It seems that I wrote the script for “Infinitely Polar Bear” over the course of 20 years. I started writing about my family when I was a daughter; I finished when I was a mother.
When I was ten years old, my mother moved to New York to get her MBA, in the hopes of creating more opportunities for herself and her daughters. She is from an educated middle-class family and always expected to have a career of her own. She left me and my sister in the care of our manic-depressive father and came back to Cambridge, where we lived, on the weekends. My parents were separated, but we still functioned as a family in many ways, spending holidays and vacations together.
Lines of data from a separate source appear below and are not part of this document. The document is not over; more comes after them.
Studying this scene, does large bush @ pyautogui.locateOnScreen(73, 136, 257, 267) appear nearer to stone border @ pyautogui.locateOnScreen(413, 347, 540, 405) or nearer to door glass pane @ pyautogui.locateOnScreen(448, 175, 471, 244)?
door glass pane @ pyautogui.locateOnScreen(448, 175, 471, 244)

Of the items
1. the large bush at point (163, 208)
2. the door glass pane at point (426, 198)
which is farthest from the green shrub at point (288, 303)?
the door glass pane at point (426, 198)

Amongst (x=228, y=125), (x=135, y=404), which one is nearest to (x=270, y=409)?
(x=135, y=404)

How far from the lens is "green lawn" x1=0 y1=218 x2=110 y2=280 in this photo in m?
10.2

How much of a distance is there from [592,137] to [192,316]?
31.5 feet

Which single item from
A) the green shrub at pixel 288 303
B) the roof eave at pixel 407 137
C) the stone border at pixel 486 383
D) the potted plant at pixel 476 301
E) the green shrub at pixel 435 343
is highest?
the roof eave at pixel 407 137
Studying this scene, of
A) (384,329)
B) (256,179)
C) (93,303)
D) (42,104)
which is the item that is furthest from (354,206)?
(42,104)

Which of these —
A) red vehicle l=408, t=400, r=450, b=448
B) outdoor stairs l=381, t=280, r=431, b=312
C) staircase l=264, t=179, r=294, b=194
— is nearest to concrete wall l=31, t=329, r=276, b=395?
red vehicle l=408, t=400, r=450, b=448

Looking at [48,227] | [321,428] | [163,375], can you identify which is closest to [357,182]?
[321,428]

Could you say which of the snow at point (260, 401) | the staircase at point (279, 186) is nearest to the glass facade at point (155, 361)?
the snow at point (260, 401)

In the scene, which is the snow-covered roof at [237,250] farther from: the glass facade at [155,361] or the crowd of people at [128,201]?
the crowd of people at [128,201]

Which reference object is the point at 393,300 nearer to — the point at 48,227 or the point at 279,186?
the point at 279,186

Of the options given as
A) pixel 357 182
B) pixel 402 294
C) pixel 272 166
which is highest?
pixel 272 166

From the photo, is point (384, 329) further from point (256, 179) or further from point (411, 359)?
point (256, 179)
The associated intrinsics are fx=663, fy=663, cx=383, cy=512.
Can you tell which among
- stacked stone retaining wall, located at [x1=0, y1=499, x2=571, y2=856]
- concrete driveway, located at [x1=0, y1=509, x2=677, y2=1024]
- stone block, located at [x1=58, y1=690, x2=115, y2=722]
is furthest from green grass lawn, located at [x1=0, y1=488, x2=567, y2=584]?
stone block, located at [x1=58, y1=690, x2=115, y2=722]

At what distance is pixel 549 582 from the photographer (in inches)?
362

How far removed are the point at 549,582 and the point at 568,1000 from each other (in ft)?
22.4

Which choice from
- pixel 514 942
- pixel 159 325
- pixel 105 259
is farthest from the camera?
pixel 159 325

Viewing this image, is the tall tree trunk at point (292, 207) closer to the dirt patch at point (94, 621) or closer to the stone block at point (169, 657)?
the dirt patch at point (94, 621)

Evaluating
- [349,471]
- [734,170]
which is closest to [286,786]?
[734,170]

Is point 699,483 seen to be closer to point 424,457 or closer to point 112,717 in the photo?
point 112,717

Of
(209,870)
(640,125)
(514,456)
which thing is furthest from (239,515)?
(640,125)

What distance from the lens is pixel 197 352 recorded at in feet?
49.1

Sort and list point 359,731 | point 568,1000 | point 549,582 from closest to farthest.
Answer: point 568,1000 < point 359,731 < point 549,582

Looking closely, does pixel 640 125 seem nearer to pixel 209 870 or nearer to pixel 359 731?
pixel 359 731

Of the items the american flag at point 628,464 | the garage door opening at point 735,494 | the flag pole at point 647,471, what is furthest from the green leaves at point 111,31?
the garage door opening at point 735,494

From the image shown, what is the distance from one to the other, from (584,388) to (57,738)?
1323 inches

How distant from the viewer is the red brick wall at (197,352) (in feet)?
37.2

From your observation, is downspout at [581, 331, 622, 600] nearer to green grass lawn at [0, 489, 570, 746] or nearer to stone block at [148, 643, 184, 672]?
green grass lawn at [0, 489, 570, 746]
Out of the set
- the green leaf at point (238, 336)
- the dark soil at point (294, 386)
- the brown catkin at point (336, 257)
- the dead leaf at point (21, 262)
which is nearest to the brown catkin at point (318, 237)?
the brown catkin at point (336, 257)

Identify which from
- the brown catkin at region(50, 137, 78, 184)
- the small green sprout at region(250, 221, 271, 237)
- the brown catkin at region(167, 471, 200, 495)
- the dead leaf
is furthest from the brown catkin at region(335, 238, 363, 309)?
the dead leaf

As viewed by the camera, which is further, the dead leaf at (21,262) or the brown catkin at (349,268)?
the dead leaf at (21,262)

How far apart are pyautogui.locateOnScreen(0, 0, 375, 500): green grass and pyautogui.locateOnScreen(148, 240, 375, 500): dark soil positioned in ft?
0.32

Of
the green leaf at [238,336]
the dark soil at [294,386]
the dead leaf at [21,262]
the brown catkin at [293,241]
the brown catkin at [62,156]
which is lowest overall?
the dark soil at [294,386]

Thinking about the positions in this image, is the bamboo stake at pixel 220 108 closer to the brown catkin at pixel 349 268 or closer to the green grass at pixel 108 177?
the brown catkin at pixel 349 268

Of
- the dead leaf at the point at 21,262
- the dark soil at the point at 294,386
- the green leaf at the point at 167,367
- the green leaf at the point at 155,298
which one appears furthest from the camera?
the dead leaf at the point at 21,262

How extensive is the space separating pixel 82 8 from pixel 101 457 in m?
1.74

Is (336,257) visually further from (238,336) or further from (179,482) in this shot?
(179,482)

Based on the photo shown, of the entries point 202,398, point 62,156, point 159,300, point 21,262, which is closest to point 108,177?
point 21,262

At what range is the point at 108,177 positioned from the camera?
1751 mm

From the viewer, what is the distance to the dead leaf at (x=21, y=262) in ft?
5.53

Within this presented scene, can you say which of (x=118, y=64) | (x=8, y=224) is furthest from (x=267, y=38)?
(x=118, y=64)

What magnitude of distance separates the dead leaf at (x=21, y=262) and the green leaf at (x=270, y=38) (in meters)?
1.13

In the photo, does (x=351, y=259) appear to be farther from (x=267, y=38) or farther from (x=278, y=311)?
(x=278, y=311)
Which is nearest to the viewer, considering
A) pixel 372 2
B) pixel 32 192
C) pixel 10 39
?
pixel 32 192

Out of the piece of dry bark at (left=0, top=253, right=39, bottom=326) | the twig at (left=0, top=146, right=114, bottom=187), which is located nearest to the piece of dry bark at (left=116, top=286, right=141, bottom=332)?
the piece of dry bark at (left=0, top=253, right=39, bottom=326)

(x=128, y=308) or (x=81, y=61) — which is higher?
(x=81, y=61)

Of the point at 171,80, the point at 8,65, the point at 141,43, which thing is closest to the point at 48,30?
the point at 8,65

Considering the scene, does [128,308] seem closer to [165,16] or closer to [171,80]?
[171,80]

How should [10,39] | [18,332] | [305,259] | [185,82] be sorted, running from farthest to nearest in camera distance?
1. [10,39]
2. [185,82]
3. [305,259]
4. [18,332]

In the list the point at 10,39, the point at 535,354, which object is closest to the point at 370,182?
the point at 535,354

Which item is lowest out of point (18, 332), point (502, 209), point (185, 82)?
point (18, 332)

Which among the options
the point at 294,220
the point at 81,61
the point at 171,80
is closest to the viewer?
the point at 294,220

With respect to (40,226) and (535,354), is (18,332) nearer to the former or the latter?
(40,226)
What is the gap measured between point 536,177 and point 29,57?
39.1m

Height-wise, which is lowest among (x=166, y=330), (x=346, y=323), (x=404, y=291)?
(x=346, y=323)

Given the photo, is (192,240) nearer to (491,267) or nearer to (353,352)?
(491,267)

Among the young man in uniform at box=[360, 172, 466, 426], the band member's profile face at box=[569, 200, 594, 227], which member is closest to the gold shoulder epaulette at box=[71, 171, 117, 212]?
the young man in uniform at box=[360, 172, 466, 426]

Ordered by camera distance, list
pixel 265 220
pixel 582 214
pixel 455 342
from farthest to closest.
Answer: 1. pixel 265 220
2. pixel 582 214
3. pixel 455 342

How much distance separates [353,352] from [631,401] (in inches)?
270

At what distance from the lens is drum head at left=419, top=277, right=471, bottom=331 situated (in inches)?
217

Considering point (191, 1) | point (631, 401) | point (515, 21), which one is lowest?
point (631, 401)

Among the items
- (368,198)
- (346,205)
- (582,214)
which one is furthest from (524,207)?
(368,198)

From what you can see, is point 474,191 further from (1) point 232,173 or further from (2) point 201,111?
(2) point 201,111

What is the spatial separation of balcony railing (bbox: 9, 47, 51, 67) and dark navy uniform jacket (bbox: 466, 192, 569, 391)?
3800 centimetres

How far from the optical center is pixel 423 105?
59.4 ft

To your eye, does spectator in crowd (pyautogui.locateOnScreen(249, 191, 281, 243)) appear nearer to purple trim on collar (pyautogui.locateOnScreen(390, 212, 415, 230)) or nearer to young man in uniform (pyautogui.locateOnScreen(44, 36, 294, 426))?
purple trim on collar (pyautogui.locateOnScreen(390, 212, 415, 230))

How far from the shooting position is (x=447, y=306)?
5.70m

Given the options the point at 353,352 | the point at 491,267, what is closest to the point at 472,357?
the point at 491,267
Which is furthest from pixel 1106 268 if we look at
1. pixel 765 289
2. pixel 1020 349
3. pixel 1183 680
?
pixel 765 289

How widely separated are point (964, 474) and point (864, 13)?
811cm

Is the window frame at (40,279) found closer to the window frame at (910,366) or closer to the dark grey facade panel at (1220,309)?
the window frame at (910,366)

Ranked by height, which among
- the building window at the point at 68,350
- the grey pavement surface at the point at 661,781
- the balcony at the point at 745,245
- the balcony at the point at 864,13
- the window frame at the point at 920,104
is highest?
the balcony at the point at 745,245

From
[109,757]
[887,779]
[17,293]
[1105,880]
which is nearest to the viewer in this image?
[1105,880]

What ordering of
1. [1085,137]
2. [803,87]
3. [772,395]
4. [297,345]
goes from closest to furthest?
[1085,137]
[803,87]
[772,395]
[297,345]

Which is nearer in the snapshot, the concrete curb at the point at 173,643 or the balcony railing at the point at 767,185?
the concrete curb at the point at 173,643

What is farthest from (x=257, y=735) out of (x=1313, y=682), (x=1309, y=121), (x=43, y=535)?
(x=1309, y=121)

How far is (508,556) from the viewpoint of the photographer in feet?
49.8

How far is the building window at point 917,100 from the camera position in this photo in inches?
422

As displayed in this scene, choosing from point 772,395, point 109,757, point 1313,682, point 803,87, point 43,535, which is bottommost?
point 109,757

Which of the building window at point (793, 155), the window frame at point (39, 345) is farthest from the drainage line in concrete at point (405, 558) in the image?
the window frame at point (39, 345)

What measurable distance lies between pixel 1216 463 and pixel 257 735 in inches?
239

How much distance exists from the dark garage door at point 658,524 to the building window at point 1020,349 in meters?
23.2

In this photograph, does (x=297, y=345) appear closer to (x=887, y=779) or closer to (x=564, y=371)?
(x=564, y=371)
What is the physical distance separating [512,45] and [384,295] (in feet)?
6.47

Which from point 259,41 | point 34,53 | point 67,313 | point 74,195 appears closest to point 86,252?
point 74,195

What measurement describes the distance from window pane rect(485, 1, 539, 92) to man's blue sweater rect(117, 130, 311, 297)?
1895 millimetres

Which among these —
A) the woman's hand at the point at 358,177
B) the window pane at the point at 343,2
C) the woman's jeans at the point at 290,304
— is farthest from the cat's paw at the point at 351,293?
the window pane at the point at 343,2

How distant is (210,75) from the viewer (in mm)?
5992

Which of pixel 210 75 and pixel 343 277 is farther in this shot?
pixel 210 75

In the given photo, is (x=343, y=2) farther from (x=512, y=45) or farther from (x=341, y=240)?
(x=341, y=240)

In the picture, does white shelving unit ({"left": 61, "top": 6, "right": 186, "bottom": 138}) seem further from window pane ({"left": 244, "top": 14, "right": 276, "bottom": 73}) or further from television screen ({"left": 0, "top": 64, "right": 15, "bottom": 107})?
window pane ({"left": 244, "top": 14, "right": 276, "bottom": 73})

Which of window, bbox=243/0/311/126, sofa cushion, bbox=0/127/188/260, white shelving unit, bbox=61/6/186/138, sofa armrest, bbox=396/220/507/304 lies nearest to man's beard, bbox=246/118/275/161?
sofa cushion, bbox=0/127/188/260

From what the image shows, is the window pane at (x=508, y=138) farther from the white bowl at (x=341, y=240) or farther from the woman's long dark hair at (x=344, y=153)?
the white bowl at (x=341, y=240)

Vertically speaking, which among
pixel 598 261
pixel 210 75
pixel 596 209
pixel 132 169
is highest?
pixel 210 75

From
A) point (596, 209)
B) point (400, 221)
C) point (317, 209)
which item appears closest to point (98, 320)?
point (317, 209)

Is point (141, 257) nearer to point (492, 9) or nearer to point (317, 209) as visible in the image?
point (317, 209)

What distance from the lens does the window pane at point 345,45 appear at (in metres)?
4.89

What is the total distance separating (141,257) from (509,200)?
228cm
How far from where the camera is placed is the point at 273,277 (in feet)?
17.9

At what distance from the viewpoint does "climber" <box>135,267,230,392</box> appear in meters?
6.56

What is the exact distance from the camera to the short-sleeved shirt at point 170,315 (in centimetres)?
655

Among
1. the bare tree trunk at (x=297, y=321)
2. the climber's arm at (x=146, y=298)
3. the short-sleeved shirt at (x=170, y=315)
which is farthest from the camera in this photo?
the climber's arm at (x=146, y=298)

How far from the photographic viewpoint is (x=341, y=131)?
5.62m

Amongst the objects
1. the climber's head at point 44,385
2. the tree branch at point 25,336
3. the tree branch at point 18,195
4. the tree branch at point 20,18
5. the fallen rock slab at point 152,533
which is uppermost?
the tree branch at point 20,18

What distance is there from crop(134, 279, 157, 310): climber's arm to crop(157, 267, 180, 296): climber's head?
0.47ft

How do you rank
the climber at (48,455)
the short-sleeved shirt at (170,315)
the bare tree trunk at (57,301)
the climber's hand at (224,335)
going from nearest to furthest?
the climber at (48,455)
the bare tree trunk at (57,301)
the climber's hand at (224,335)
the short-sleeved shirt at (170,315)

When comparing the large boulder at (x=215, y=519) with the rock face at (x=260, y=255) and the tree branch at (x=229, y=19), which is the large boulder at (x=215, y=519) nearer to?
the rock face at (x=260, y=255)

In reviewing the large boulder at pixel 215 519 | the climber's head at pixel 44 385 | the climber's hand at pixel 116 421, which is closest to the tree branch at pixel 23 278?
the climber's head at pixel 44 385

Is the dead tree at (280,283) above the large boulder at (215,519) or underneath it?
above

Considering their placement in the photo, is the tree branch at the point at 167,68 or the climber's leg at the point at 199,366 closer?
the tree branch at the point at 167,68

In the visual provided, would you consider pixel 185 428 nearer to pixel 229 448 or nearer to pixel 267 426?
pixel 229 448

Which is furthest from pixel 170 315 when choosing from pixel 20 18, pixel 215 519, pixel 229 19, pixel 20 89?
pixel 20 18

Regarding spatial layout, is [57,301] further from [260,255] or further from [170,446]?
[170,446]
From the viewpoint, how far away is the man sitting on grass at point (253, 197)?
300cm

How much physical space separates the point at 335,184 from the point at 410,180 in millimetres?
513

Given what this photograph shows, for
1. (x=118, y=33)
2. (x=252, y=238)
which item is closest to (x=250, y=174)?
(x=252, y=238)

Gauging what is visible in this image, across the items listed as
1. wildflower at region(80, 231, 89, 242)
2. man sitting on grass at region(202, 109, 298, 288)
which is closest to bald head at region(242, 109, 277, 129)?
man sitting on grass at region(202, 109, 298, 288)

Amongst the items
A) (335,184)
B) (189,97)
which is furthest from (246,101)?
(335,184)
My mother is black, but I look white. My father came from a wealthy New England family, but the money hadn’t trickled down and we were struggling. It was all pretty confusing. I tried to capture all these elements in a script over the years, but it was so complicated and I had to explain so much. The script was sluggish with explanations and justifications. The complicated emotional landscape was just not coming through.
My father died in 1998 and my own daughters never met him. I started telling them bedtime stories about him. Then I started telling them the bedtime stories that he had told me when I was little girl. These stories were very vivid. And I realized that the way into a semi-autobiographical tale is letting it live. Because it happened. Don’t justify endlessly: drop into it and go. Most importantly, tell the truth — about the anger, the ambivalence and the love.
The first version of the script that I was happy with, that felt like a movie, was finished back in April 2008. As soon as I was done, I realized that I could not hand it off to someone else. What if it wasn’t funny? What if it wasn’t warm? What if it was maudlin? The idea of directing it myself scared me. I had brought a lot of emotion to the writing and I wanted to translate that visually.
A few weeks later, I found myself alone in London for a reading of a TV pilot I had written. I hadn’t traveled by myself since the birth of my first daughter in 1999. Being away from the family was a big deal. I was a long way from California. I had one free day, and I ended up at the Tate Modern in a small theater watching the films of Jonas Mekas, the experimental filmmaker. I don’t remember the name of the film I watched that day.
But they were domestic scenes shot on 16 mm: his children walking through the snow, morning light falling upon the uncleared kitchen table, a collapsing structure in the woods. I missed my family — those that were living and those that were dead — and I sat there in the dark, sobbing my eyes out at the beautiful everydayness of it. That conflation of his images with my own memories had a powerful effect on me. I left that small theater understanding that what I wanted to capture was the beautiful everydayness of family life. I wanted to make something handmade and alive. I wanted to make a film full of feeling, that felt like a memory. I continued to wander through the museum, and I came upon a quotation by an artist named Asger Jorn who said: “Tension in a work of art is negative-positive; repulsive-attractive, ugly-beautiful. If one of these poles is removed, only boredom is left.”
My father was manic-depressive. A difficult person. He taught me a million things. My mother went away when I was 10. I was sad and I missed her. I’m very grateful for what she did. Negative-positive. I love them both very much. That’s the story I wanted to tell.
Maya Forbes was born and raised in Cambridge, MA. She attended Harvard University where she spent four years writing for The Harvard Lampoon. After graduation, she moved to Los Angeles to write for film and television. She began her career on the HBO comedy, “The Larry Sanders Show,” and spent four years as a writer/producer on that groundbreaking show. She has since written numerous television episodes and feature films, Including “Monsters vs. Aliens” and “Seeing Other People,” both of which she wrote with her husband, Wally Wolodarsky. Forbes also writes songs with her sister, China Forbes, who is the lead singer of the band Pink Martini. “Infinitely Polar Bear” is Forbes’ first film as writer and director. She was honored to be selected as one of Variety’s 10 Directors to Watch in 2013. Sony Pictures Classics will release “Infinitely Polar Bear” on June 19, 2015.